Single-bin recycling frustrates California's goal to divert trash from landfills
Recycling sounds like an ideal solution to reduce mountains of trash. Facing business and legal issues, local recycling efforts are also plagued by technical and market problems.
Trash typically contains nearly two-thirds of its weight in organic material that could be composted or glass, metal, plastic or paper that can be recycled. Nearly 25 years ago, California passed law to divert recyclable material out of garbage. Some of that effort worked, but recyclables separated by businesses and consumers into blue bins often contain trash that contaminates the good stuff, reducing its value in markets for used plastic, glass, metal and paper.

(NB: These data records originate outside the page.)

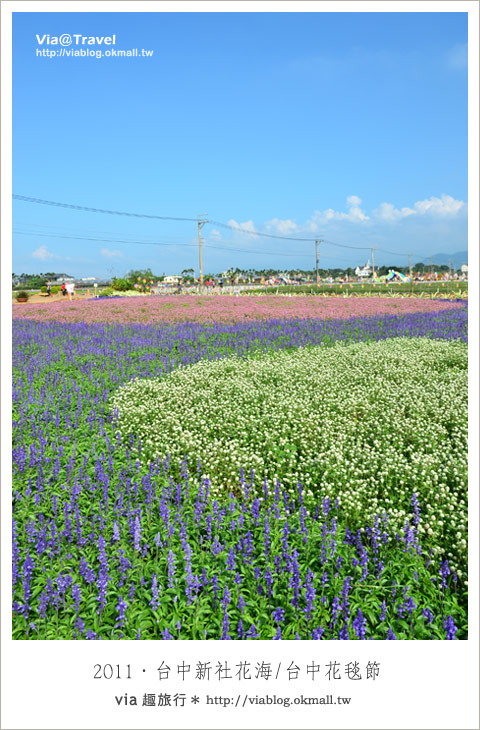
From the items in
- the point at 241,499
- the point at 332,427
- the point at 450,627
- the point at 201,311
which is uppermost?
the point at 201,311

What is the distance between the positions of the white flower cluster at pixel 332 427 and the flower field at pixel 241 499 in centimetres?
4

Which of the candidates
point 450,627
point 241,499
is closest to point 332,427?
point 241,499

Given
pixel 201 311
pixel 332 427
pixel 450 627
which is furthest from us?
pixel 201 311

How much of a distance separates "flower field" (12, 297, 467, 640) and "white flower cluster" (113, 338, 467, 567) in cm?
4

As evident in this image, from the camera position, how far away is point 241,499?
5602 mm

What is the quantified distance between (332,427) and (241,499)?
224 cm

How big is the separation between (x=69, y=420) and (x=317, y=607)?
18.5ft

Sonoma County's trash volume dropped from 375,000 tons in 2007 to 263,000 tons in 2014, still nearly half a billion pounds. At that rate of more than 1,000 pounds per person per year, the 1.3 million people in Sonoma, Solano, Marin and Napa counties toss away more than 1.3 billion pounds of stuff a year.
The Ratto Group, owned by James Ratto, does trash pickup and recycling in Sonoma County with subsidiary companies that sprawl across the region under its North Bay Corporation: Redwood Empire Disposal in Santa Rosa, Santa Rosa Recycling and Collection, Petaluma Refuse and Recycling, Rohnert Park Disposal, Windsor Refuse and Recycling, and Novato Disposal.
Marin Sanitary Service, operated by the Garbarino family, operates from headquarters in San Rafael. Napa Recycling and Waste and Napa County Recycling and Waste serve that county. Sister company Upper Valley Disposal and Recycling serves Yountville, St. Helena and Calistoga. Garaventa Enterprises serves Solano County.
An audit by R3 Consulting Group for the city of Santa Rosa presented last year alleged that Ratto's company did not meet minimum levels of a 45 percent diversion of recyclables, and operated trucks and a recycling facility that fell short of acceptable standards.
The city contract with Ratto expires at the end of 2017 and brought the company about $27 million a year.
“The company's two material recovery facilities are approximately 15 years old, antiquated, and are not able to process the incoming recyclable materials to current industry standards,” the R3 report said. “There is no effective means for metering the incoming materials,” and “we observed numerous rats in the facility,” far more than staff observed in comparable facilities.
One facility was ordered closed, and Ratto Group faces potential fines that could reach $14 million.
The company's response challenged R3's report as “a misleading and incomplete picture” that ignored unfavorable recycling market forces.
“Since China's implementation of “Operation Green Fence in 2013,” said Rick Downey, who resigned in July but was the company's general manager then, “SRRC and its affiliated companies, along with the entire U.S. recycling industry, have faced … double-digit declines in exporting materials such as newsprint and glass.
“Lower market values for separated recycled material drove down revenue while at the same time, rising contamination increased processing costs and residual garbage volume. This was compounded by a prolonged port strike in Oakland, California, that brought material sales almost to a standstill.”
In January, Ratto Group, which has more than 400 employees, announced plans to sell its business to San Francisco-based Recology, an employee-owned company with roughly 3,000 employees. The proposed purchase price will be determined based on due diligence underway.
Meanwhile Ratto Group is trying to respond to the critical audit.
“We are in the process of rebuilding things” at one of the recycling centers, said Jim Salyers, governmental-relations manager for Ratto Group. He expects the facility to be significantly rebuilt by the end of summer.
Businesses and consumers don't separate recyclables properly, and “it has become more of a problem,” Salyers said, after the change to single-stream recycling from the former “stackable three bins,” he said. “People were used to separating the material more. At that time there wasn't much residual” trash that goes into landfills.
Though single-stream recycling started in the 1990s, only about 20 percent of cities used it by 2005. By 2010, nearly two-thirds of communities with recycling had adopted the single-stream process because it encourages more recycling yet relies on people and machines at material recovery facilities to sort whatever arrives. Single-stream recycling tends to break glass as it goes from bin to truck to forklift to conveyor belt. Then glass bits contaminate other recycled goods such as paper and plastic.